* [TASK TO COMPLETE] Taking the data below, please print only the lines from the line holding "Image for Border" to the line holding "Syndicate Bank Dehradun", inclusive, with pictures omitted.

* [Stored items from a collection]
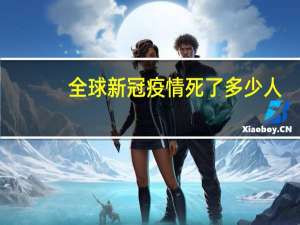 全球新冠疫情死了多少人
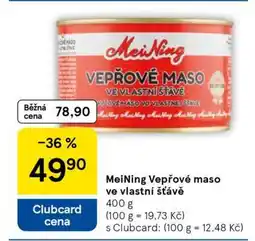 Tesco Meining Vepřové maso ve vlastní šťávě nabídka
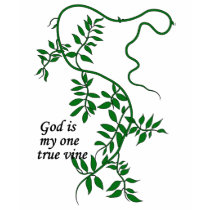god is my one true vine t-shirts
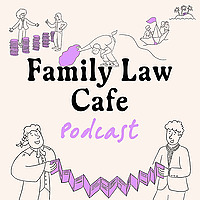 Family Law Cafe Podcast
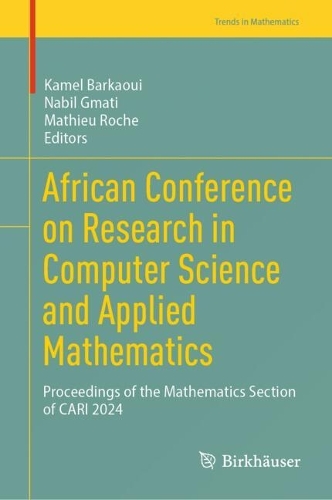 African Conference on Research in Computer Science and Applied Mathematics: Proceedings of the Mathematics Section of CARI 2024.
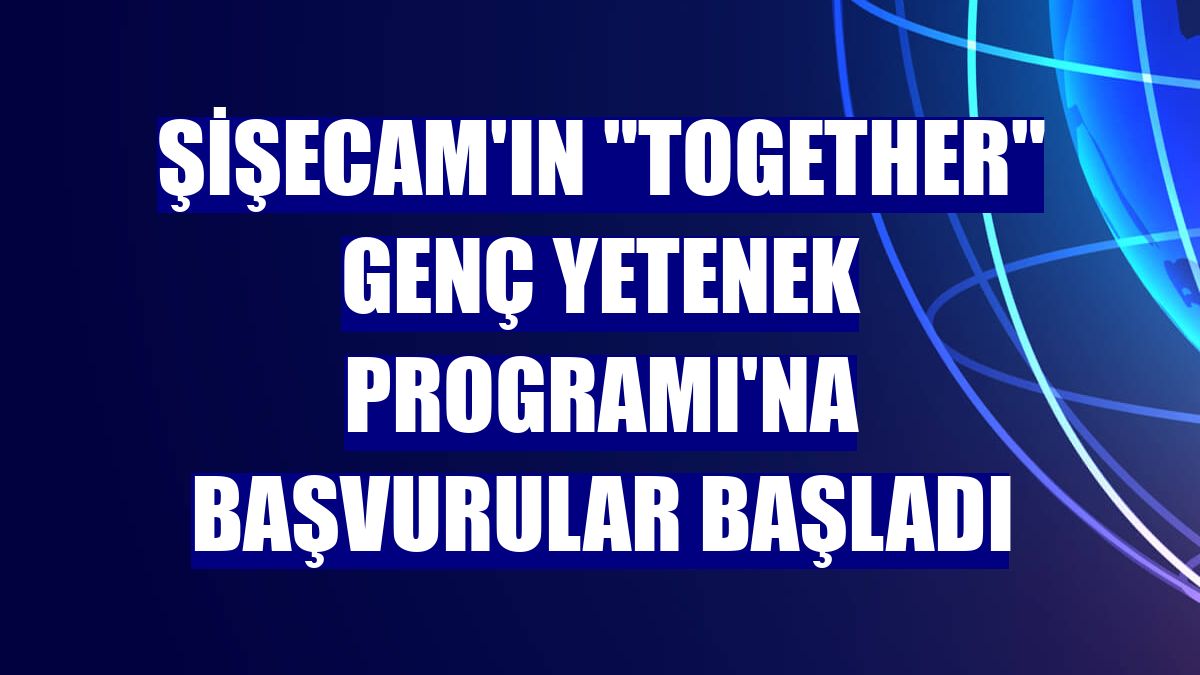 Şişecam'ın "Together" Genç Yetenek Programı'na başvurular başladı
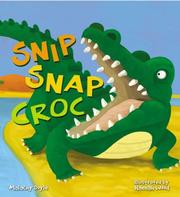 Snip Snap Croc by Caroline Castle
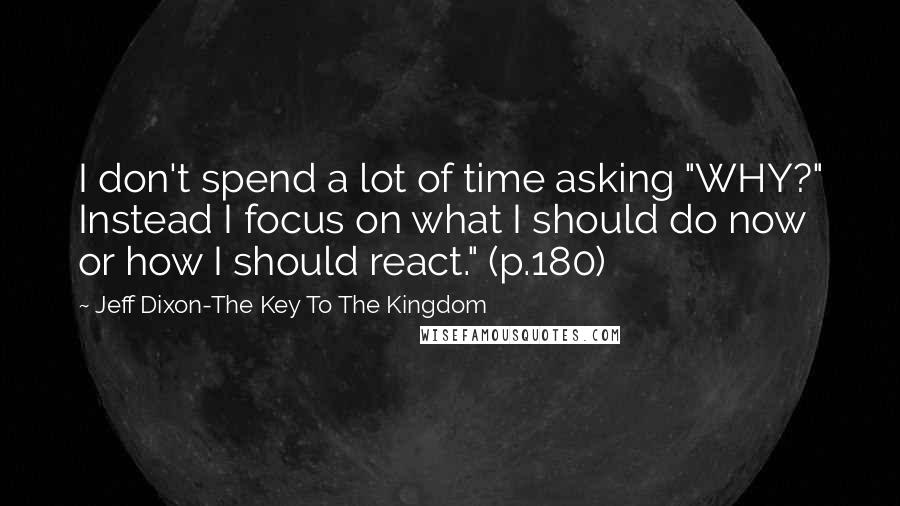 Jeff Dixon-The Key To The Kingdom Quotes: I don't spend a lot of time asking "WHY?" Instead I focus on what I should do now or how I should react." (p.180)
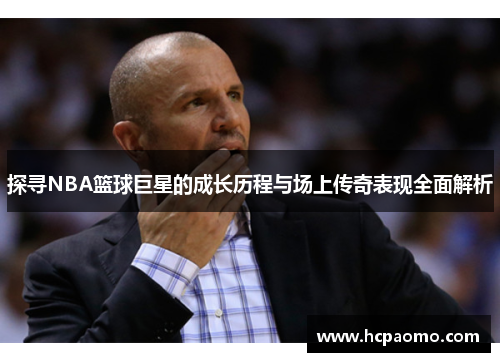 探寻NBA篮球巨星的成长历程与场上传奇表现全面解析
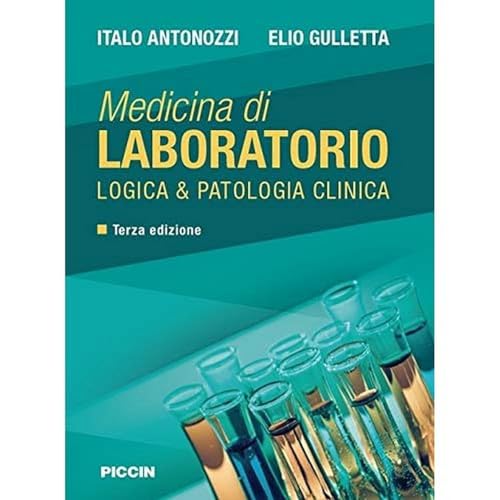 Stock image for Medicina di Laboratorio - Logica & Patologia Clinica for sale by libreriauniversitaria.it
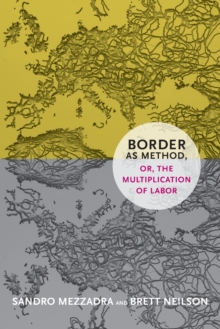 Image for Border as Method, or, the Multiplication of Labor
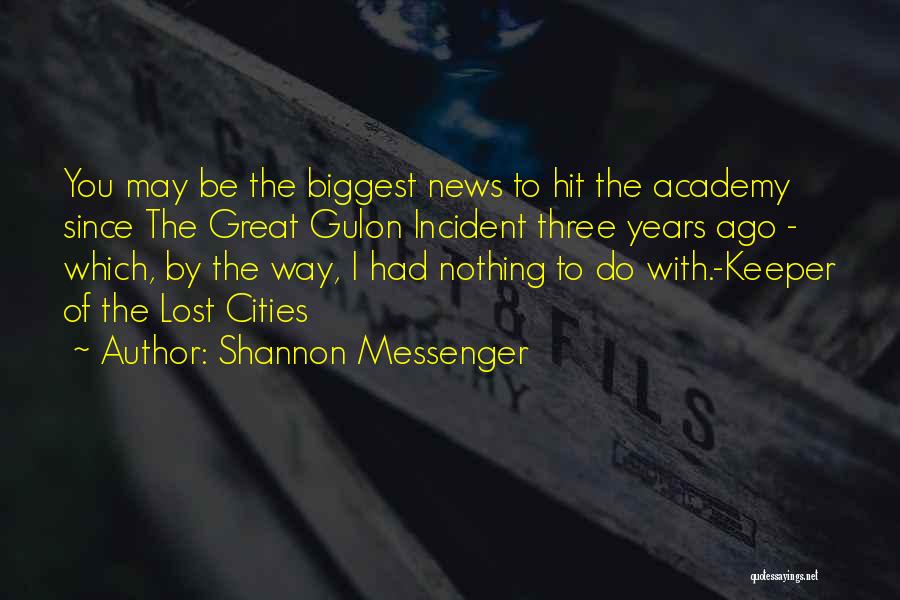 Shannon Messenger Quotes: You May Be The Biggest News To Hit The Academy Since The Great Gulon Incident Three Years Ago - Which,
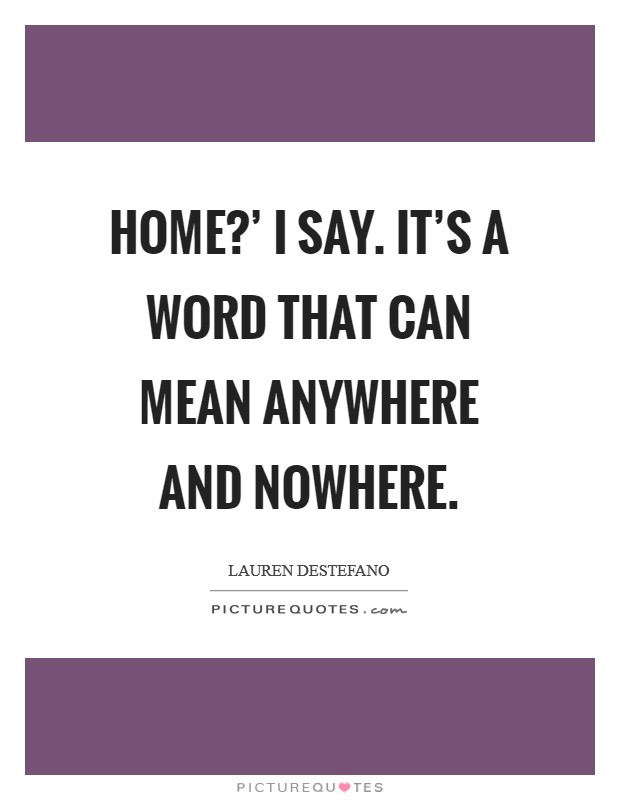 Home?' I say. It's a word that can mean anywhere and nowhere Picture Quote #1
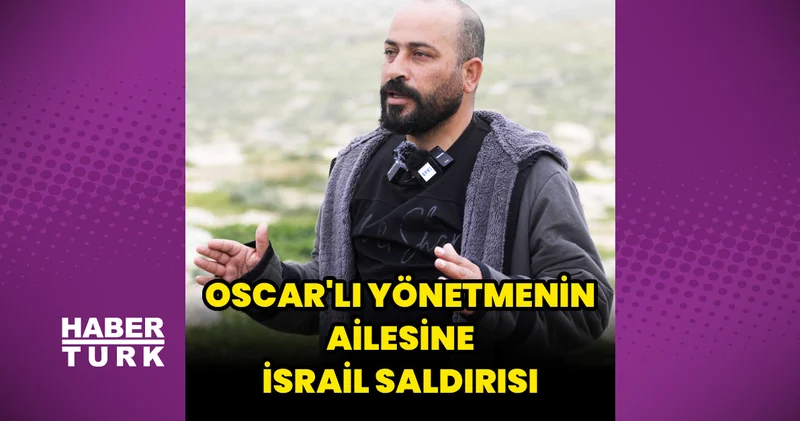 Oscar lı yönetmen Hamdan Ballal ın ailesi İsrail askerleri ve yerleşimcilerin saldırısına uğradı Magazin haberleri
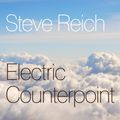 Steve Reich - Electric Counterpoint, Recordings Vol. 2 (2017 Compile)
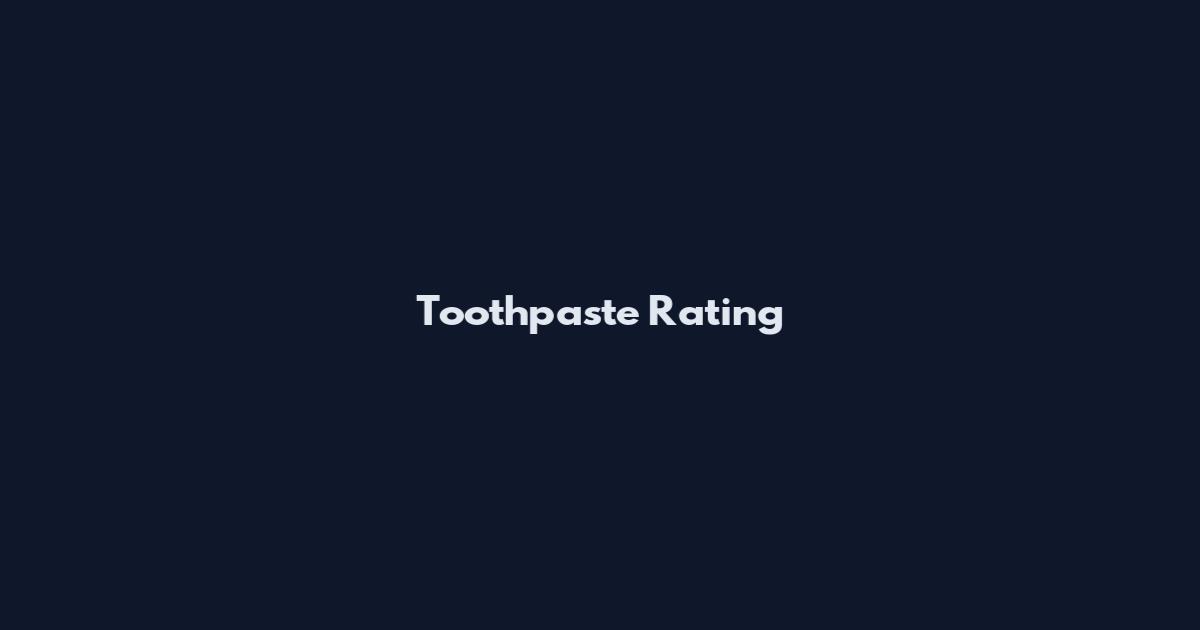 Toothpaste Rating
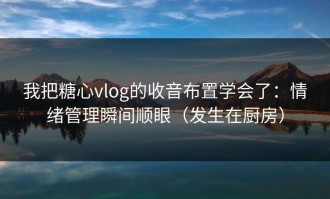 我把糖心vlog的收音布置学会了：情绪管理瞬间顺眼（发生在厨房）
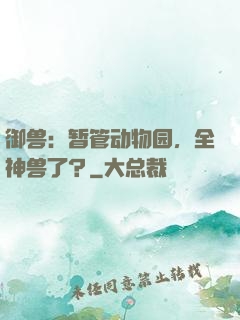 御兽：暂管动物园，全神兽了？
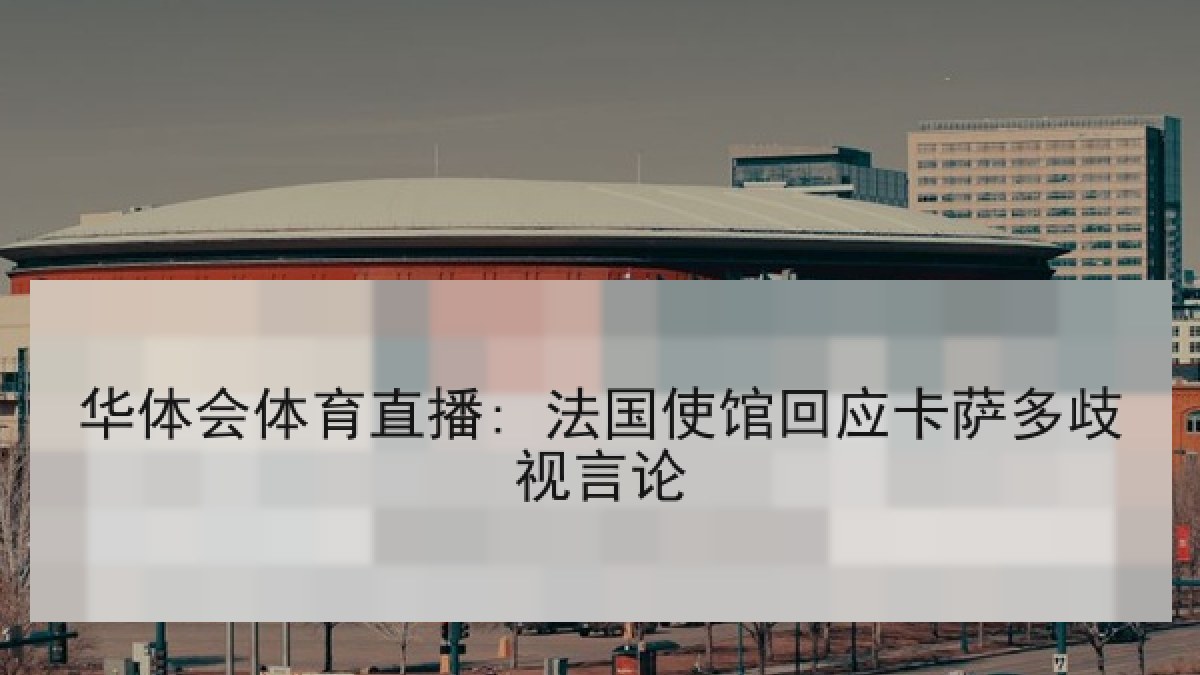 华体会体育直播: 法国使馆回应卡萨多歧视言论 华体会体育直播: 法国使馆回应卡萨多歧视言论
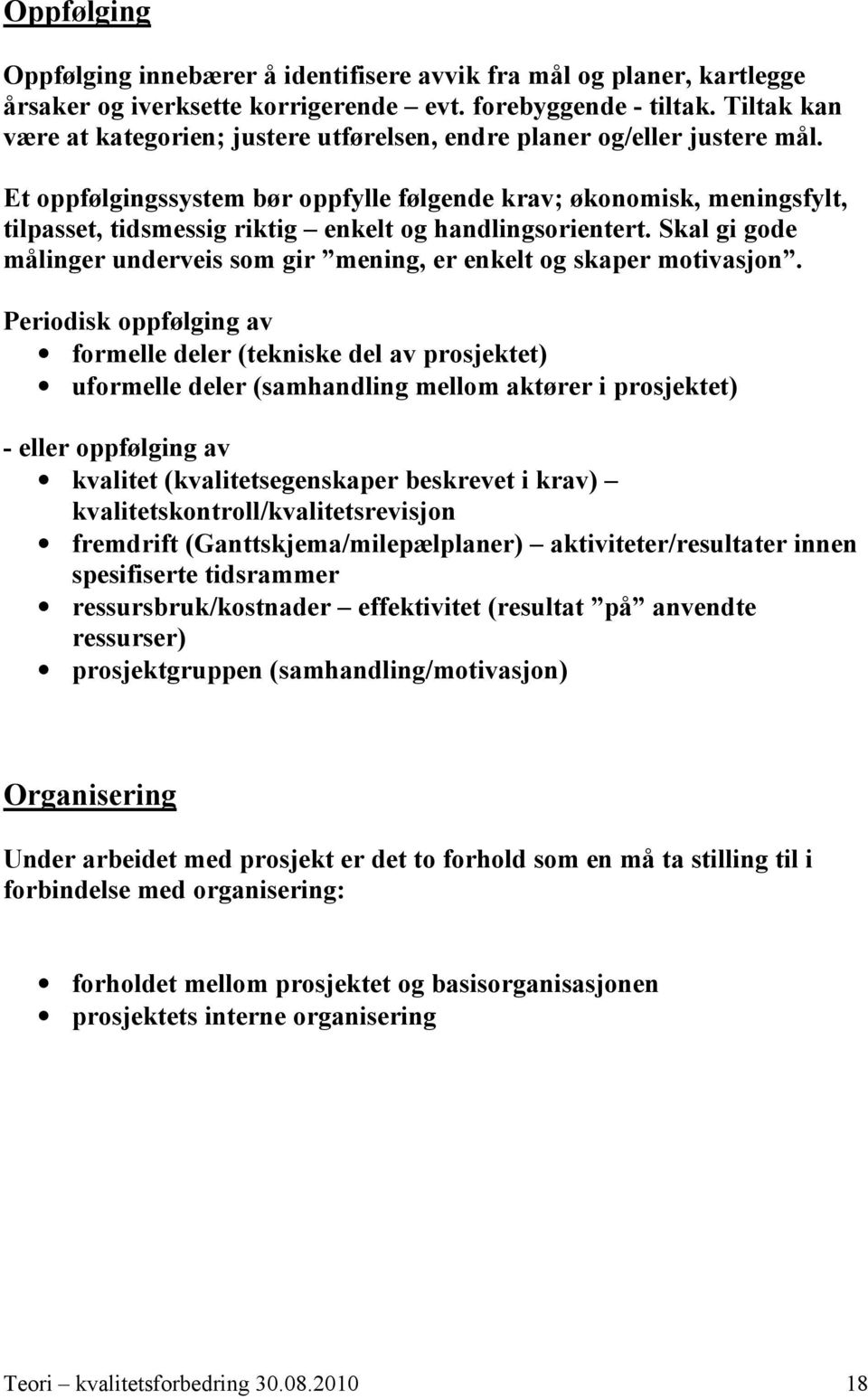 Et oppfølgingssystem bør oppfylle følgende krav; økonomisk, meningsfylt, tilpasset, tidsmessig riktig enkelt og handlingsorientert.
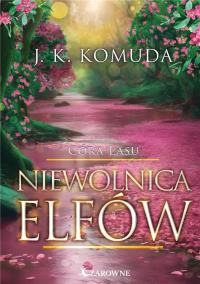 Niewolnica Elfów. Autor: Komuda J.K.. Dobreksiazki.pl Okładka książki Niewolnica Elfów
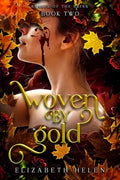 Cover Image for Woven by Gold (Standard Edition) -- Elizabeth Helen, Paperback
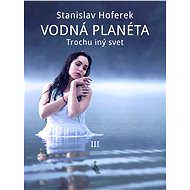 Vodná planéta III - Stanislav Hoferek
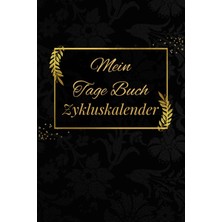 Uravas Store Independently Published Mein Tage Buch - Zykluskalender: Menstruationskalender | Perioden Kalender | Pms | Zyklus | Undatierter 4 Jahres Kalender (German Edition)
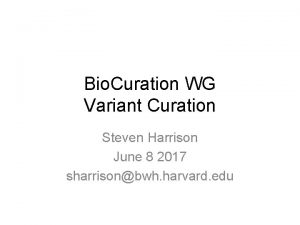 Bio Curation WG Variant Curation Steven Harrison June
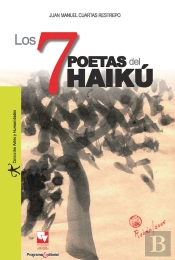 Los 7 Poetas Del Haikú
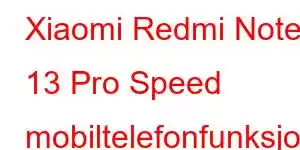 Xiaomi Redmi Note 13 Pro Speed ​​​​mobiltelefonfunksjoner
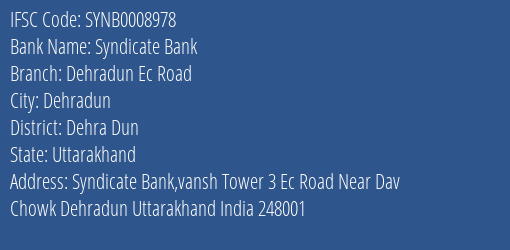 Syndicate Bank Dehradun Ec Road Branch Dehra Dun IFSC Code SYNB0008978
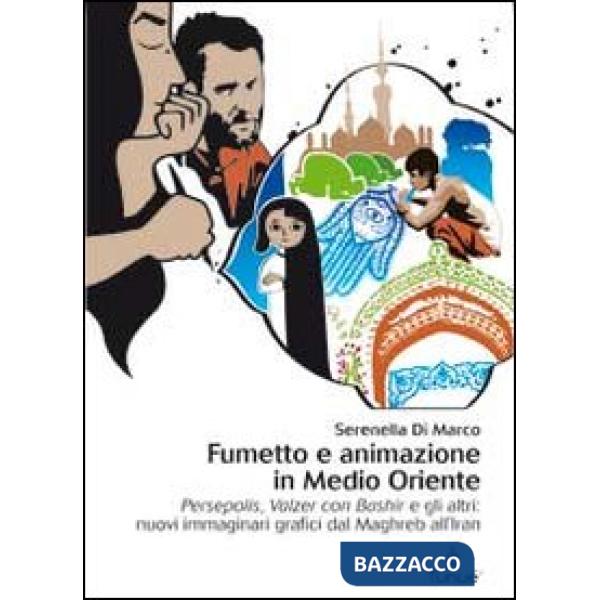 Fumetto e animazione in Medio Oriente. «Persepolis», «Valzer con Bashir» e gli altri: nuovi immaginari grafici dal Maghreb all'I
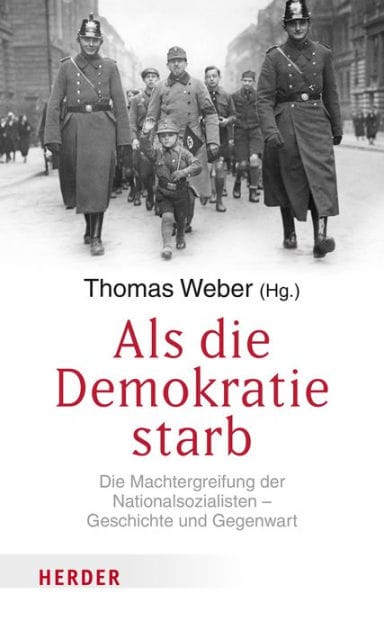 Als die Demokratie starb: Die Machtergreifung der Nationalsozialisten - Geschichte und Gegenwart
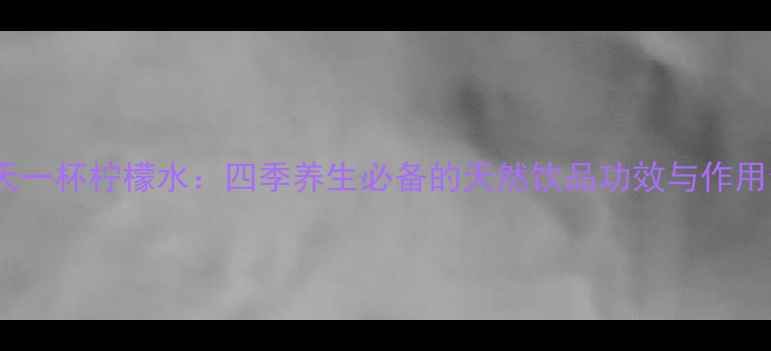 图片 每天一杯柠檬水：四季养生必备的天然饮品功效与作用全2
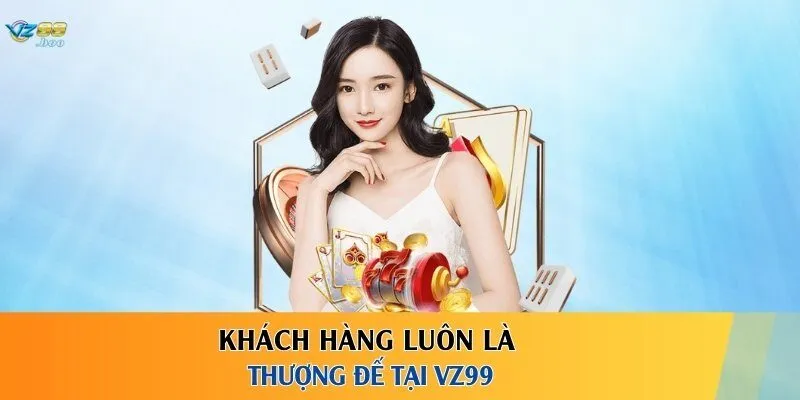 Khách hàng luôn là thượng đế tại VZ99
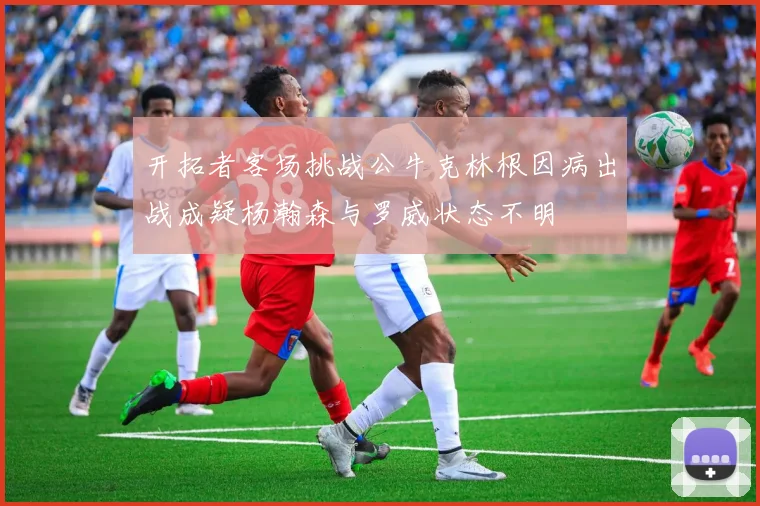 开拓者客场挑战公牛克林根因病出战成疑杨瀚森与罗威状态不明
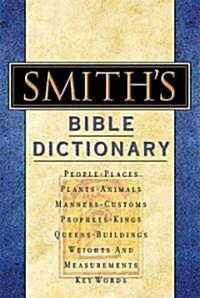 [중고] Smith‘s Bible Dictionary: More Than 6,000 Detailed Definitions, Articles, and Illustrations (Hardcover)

* [RESULT OF THIS TASK]
 Image for Border as Method, or, the Multiplication of Labor
 Shannon Messenger Quotes: You May Be The Biggest News To Hit The Academy Since The Great Gulon Incident Three Years Ago - Which,
 Home?' I say. It's a word that can mean anywhere and nowhere Picture Quote #1
 Oscar lı yönetmen Hamdan Ballal ın ailesi İsrail askerleri ve yerleşimcilerin saldırısına uğradı Magazin haberleri
 Steve Reich - Electric Counterpoint, Recordings Vol. 2 (2017 Compile)
 Toothpaste Rating
 我把糖心vlog的收音布置学会了：情绪管理瞬间顺眼（发生在厨房）
 御兽：暂管动物园，全神兽了？
 华体会体育直播: 法国使馆回应卡萨多歧视言论 华体会体育直播: 法国使馆回应卡萨多歧视言论
 Et oppfølgingssystem bør oppfylle følgende krav; økonomisk, meningsfylt, tilpasset, tidsmessig riktig enkelt og handlingsorientert.
 Niewolnica Elfów. Autor: Komuda J.K.. Dobreksiazki.pl Okładka książki Niewolnica Elfów
 Cover Image for Woven by Gold (Standard Edition) -- Elizabeth Helen, Paperback
 Vodná planéta III - Stanislav Hoferek
 Uravas Store Independently Published Mein Tage Buch - Zykluskalender: Menstruationskalender | Perioden Kalender | Pms | Zyklus | Undatierter 4 Jahres Kalender (German Edition)
 Bio Curation WG Variant Curation Steven Harrison June
 Los 7 Poetas Del Haikú
 Xiaomi Redmi Note 13 Pro Speed ​​​​mobiltelefonfunksjoner
 Syndicate Bank Dehradun Ec Road Branch Dehra Dun IFSC Code SYNB0008978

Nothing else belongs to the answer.